Advances in AI technology are rapidly making this hypothetical a reality. Recent research from Gartner found that by 2018, 40% of outsourced services will leverage smart machines, “rendering the offshore model obsolete for competitive advantage.” And this market is only going to grow. The same report states that over $10 billion worth of these systems have already been purchased from the more than 2,500 companies providing this technology, while more than 35 major service providers are investing in the development of “virtual labor” options that leverage AI-driven service offerings.

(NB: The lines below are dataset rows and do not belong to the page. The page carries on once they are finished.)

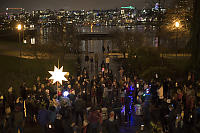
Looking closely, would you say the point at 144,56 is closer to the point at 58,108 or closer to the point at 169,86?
the point at 169,86

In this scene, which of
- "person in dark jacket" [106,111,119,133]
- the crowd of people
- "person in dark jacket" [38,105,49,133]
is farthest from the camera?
"person in dark jacket" [38,105,49,133]

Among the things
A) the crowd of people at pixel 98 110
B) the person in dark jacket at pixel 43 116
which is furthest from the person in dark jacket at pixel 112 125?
the person in dark jacket at pixel 43 116

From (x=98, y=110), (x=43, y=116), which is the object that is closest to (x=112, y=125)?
(x=98, y=110)

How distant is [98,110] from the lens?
8367 mm

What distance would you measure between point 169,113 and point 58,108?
4.69m

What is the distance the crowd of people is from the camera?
823 centimetres

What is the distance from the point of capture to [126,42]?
118ft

All of this means that the intellectual offshoring we’ve seen since the 90s will no longer be needed or even viable, as there won’t be any business requirement for these services or economic incentive to move these tasks overseas. AI and advanced analytics allow for the automation of many tasks that are currently outsourced. That’s an extremely attractive option; automating tasks that are currently performed by hundreds of overseas employees will enable businesses to hire more expensive local talent who can focus on the difficult tasks and strategic decisions that make bigger business impacts.
AI not only softens the incentive of cheap foreign labor, it also negates the advantages of lower offshore operational costs. If you can locate the machines that are performing these tasks anywhere on earth for basically the same cost, why not keep them close to your home base of operations and save a bundle on travel, audit and compliance costs?
These shifts might take a few years as technology develops, but they are coming, and they will fundamentally change the way the world does business. Intelligent machines are here, and companies that continue to rely solely on outdated offshoring models out of fear of the risks and challenges of being early adopters of these systems do so at their peril. Virtual labor technology can offer potential cost savings of between %10-%70, so business leaders must begin planning now for how to adopt this technology and adapt their organizations to maximize its potential in order to survive and remain competitive.